Он успокоился, стал походить на себя.
Ничего непоправимого не произошло. С прошлым покончено. Если бы он только смог заставить себя окончательно порвать с ней…
Потом они возвратились в Лондон, и опять начались мучения. Стефан выглядел измученным, обеспокоенным, больным. Он лишился способности работать.
Ей казалось, она знает причину. Розмари хотела, чтобы он с ней уехал. Он раздумывал, не сделать ли ему этот шаг — бросить все самое главное в жизни. Глупость! Безумие! Работа для таких людей важнее всего — он настоящий англичанин. И он это сам прекрасно понимает. Да, но Розмари очень красива — и очень глупа. Стефан был бы не первым человеком, который пожертвовал бы карьерой ради женщины и потом в этом раскаивался!
Однажды в обществе за коктейлем Сандра поймала несколько слов — какую-то фразу: «…рассказать Джорджу — надо решиться…»
Незадолго перед тем Розмари слегла с инфлюэнцей.
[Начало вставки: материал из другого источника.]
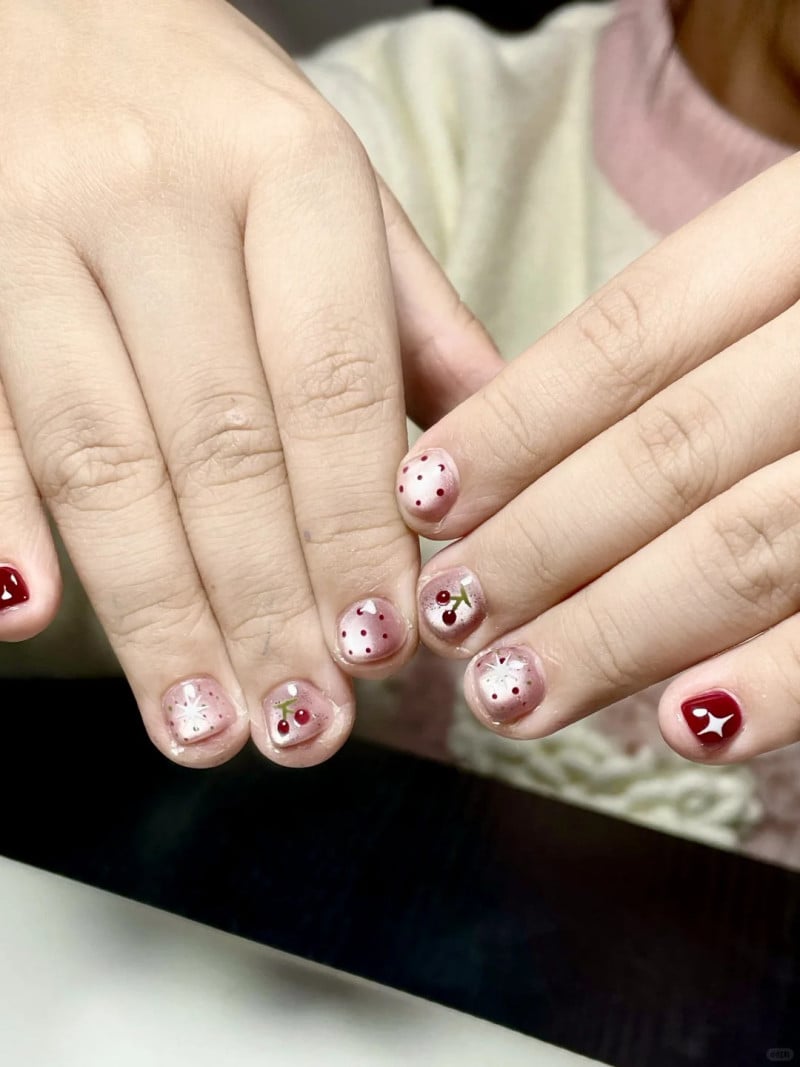 mẫu nail cho bé gái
В душе Сандры затлела надежда. Допустим, она получит пневмонию — такое случается. Один ее приятель прошлой зимой умер от этого. Если бы Розмари умерла…
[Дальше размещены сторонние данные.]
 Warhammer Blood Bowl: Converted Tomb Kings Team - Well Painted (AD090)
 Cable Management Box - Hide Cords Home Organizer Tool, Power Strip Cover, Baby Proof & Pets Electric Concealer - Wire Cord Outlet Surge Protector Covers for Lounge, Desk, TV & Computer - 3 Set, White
Подобно средневековым женщинам, она могла ненавидеть упорно, решительно, настойчиво. И она ненавидела Розмари Бартон. Если бы мысли могли убивать, Розмари уже бы не было в живых.
Но мысли не убивают…
Нет у них такой силы…
В тот вечер в «Люксембурге» Розмари с ниспадающим по ее плечам мехом серебристой лисицы была неотразима. Похудевшая, бледная после болезни, она стала более хрупкой, и это придавало ее красоте неземное очарование. Она стояла, прихорашиваясь, перед зеркалом в дамской комнате.
Сандра, позади нее, разглядывала в зеркале их отражения. Ее собственное лицо — словно изваянное, холодное, безжизненное. Оно не выражало никаких чувств, кроме хладнокровной безжалостности.
Вдруг Розмари сказала:
— О, Сандра, я загородила все зеркало? Заканчиваю. Эта ужасная флю меня совершенно измотала. Еще секундочку… Чувствую слабость, и голова болит.
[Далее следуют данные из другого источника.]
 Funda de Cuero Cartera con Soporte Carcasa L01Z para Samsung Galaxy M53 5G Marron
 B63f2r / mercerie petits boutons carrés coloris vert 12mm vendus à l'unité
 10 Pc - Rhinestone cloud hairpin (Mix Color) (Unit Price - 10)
Сандра осведомилась с вежливой озабоченностью:
— У тебя весь вечер болит голова?
— Немножечко. Не найдется ли у тебя аспирина?
— У меня есть карманная аптечка.
Она открыла сумочку и достала аптечку.
Розмари ее охотно взяла.
Все это видела та темноволосая девушка, секретарь Бартона. Она подошла к зеркалу, чтобы слегка припудриться. Симпатичная девушка, даже красивая. И совсем не похожа на Розмари.
Потом они вышли из туалетной комнаты, сперва Сандра, за ней Розмари, за ней мисс Лессинг — да, и еще Ирис, сестра Розмари, она там тоже была. Очень взволнованная, с большими серыми глазами, в белом школьном платьице.
Они все вышли и присоединились к ожидающим в холле мужчинам.
Подскочил главный официант и провел их к столу. Они миновали величественный куполообразный свод, и ничто не предвещало приближающейся трагедии…
Джордж поставил бокал и осоловело уставился на огонь.
Он уже достаточно выпил и немного расчувствовался.